Sometimes engineers think Product Managers might as well be evil Sith Lords.

What is Product Management?

Product management is a weird, confusing, misunderstood, yet core function of every tech company. The role of the Product Manager is sometimes even misunderstood by their fellow employees. It’s confused with project management, which is but one part of a Product Manager’s role. It also doesn’t help that the role can go by different titles in different companies. At Microsoft a PM is a Program Manager and in more traditional agile practicing companies, the title might be Product Owner.

Product management sits on an engineering team (often called a scrum team) at the intersections of solving design, engineering and business problems. The PM doesn’t have to be a master in any of those three disciplines, but has to be fairly proficient in all. Understanding how all three disciplines fit together and how much of each should be used to solve a particular problem is key. At the end of the day, a good PM must be able to thrive in ambiguity.
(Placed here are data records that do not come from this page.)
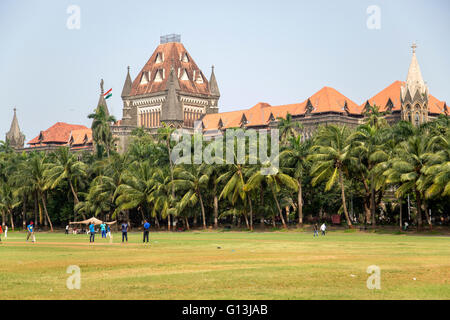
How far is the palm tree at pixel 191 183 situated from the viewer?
262 feet

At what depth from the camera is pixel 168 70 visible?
190 m

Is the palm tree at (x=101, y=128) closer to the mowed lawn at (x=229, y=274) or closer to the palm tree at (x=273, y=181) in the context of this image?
the palm tree at (x=273, y=181)

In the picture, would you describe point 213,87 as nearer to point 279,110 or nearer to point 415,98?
point 279,110

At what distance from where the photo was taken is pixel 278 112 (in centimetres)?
16725

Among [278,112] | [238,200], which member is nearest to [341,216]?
[238,200]

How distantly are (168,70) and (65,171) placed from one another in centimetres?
10308

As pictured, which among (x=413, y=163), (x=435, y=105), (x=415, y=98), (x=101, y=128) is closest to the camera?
(x=413, y=163)

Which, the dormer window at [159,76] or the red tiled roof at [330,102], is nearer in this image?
the red tiled roof at [330,102]

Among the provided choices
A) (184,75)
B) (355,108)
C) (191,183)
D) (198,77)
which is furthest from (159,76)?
(191,183)

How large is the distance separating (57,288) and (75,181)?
70765 mm

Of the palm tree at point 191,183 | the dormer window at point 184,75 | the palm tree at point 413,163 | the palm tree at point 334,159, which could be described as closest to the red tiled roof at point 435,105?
the dormer window at point 184,75

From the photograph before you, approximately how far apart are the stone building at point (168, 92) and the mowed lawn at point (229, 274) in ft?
473
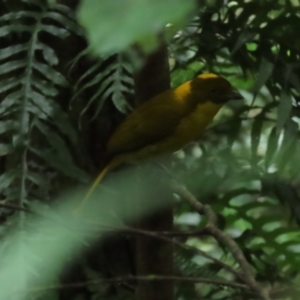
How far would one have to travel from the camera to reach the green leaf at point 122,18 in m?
0.12

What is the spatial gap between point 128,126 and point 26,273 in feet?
2.23

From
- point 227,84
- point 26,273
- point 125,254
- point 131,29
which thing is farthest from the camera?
point 227,84

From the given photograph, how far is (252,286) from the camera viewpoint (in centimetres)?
63

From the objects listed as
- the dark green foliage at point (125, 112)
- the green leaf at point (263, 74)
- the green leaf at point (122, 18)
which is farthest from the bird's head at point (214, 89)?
the green leaf at point (122, 18)

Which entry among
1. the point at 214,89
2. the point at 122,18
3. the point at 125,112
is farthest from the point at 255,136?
the point at 122,18

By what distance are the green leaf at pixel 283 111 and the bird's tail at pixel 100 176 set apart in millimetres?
415

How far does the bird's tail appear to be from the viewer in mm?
1215

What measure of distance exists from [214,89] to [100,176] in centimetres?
54

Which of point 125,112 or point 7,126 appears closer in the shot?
point 7,126

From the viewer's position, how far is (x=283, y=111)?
1157 mm

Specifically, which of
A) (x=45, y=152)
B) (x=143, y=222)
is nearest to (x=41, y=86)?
(x=45, y=152)

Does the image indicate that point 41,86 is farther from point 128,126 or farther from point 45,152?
point 128,126

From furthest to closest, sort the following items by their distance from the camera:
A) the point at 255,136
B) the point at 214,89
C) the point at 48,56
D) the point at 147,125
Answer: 1. the point at 214,89
2. the point at 147,125
3. the point at 255,136
4. the point at 48,56

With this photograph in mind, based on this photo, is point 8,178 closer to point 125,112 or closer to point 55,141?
point 55,141
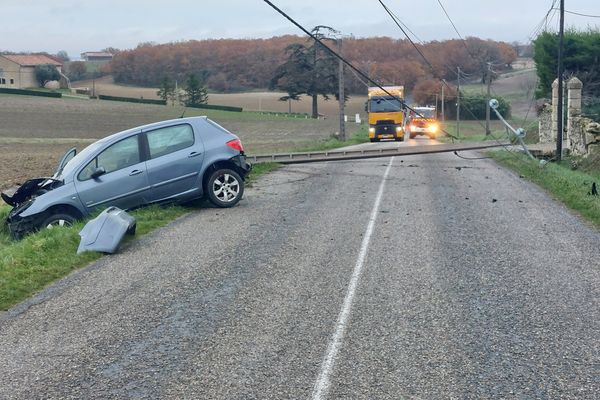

The exact role of the PM varies a bit company to company and team to team. While most of the time the Product Manager sits at the intersection of those three disciplines, there are plenty of examples where the particular product the company is building or the team changes the focus. For example a PM sitting on a team building out the API is probably going to be heavily skewed towards the business/engineering part of the venn diagram and doing very little design. On the other hand a PM sitting on a front-end architecture team doesn’t need to know nearly as much about business.

There are a handful of different PM archetypes among the tech giants that are reflected in smaller companies. Google and Facebook steer towards far more traditional technical engineering background. Amazon prefers MBA graduates and don’t consider a technical background nearly as important. At Microsoft, where the practice was originally developed, the PM is the creative driving force for most software projects and most closely aligns to sitting in the center of the above venn diagram. Again it really comes down to the product and team.

Want to know how a smaller company runs the product management structure? Find out at which big companies the founders or key executives previously worked. One of the better resources for understanding the different archetypes and how different companies treat product management is a book called Cracking the PM Interview. The first third of the book is all about finding the right fit as a PM.

The specific skills a PM uses are wide ranging. The best overview of skills I’ve seen comes from Stack Overflow’s skills assessment page.

The final piece to begin to understand product management is that while the PM usually sits with an engineering team, they do not directly manage that team. Within the HR reporting structure, engineers report to an engineering manager who is not on the team. The thinking is that if the PM has the authority to fire members of the team, the PM can exert undue influence. Thus there is a bit of a checks and balances system put in place which allows engineers to push back on overly aggressive timelines or requirements without fear of direct reprisal. Ultimately Product Managers must manage through influence because they have the responsibility, but not the authority to force things to happen.